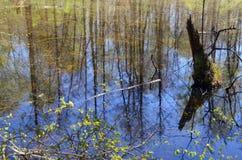 Forêt de lac au printemps Photos libres de droits
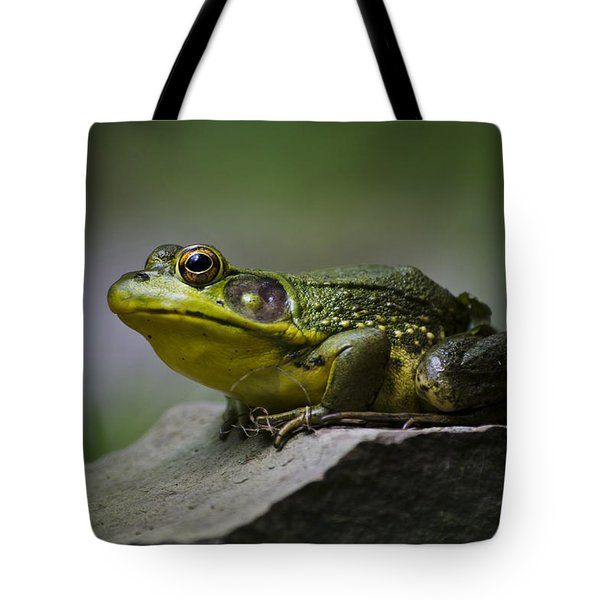 Frog Outcrop Tote Bag by Christina Rollo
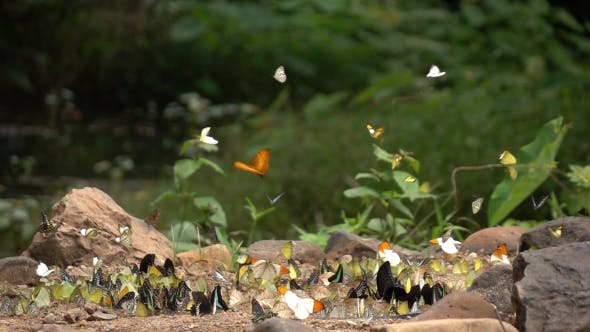 Thumbnail for Butterfly Flying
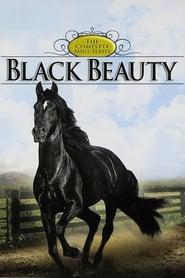 Die Abenteuer von Black Beauty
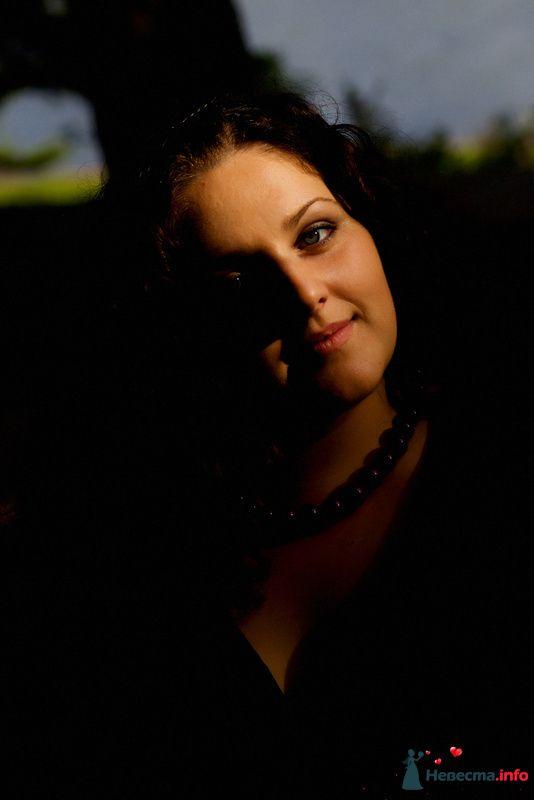 Фото 90025 в коллекции Мои фотографии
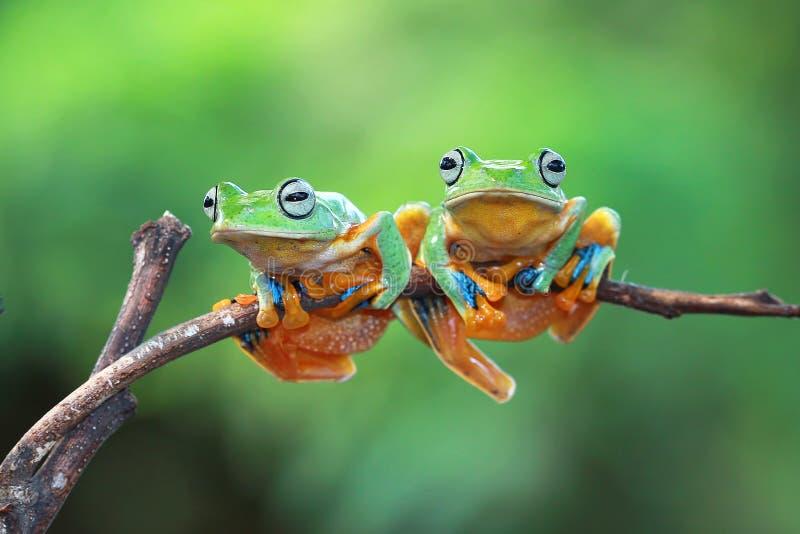 Древесная лягушка Javan сидя на ветви стоковая фотография rf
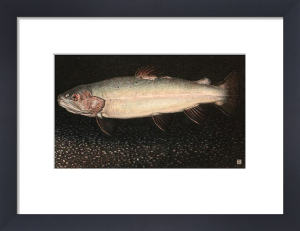 Brown Trout (Restrike Etching) by Alex Mackay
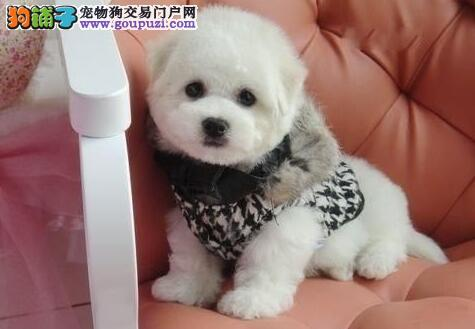 出售经典极品杭州小体比熊犬 无体臭无杂毛 欲购从速
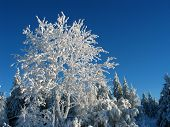 pic of cold-weather  - frosty white winter tree against deep blue sky. biting cold but sunny weather.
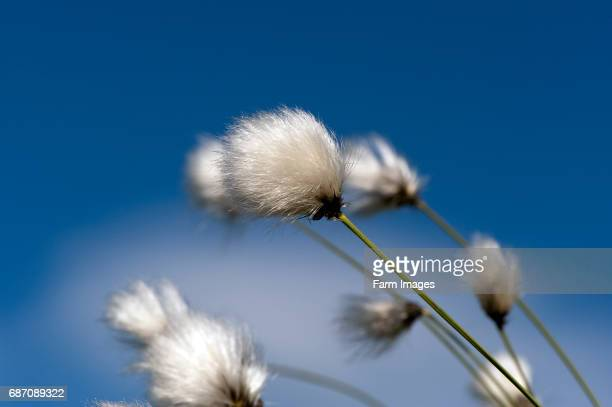 hares tail cotton grass flowering on moorland in cumbria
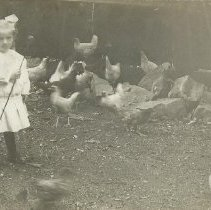Image of Unknown child with chickens, circa 1910s. - Photograph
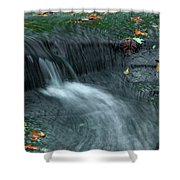 260 Olmsted Falls Shower Curtain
◇ ◇ ◇ ◇ ◇
Work item: The whole listing should be retyped word for word; none of its pictures belong in the copy.

Output of the task:
 Forêt de lac au printemps Photos libres de droits
 Frog Outcrop Tote Bag by Christina Rollo
 Thumbnail for Butterfly Flying
 Die Abenteuer von Black Beauty
 Фото 90025 в коллекции Мои фотографии
 Древесная лягушка Javan сидя на ветви стоковая фотография rf
 Brown Trout (Restrike Etching) by Alex Mackay
 出售经典极品杭州小体比熊犬 无体臭无杂毛 欲购从速
 pic of cold-weather  - frosty white winter tree against deep blue sky. biting cold but sunny weather.
 hares tail cotton grass flowering on moorland in cumbria
Image of Unknown child with chickens, circa 1910s. - Photograph
 260 Olmsted Falls Shower Curtain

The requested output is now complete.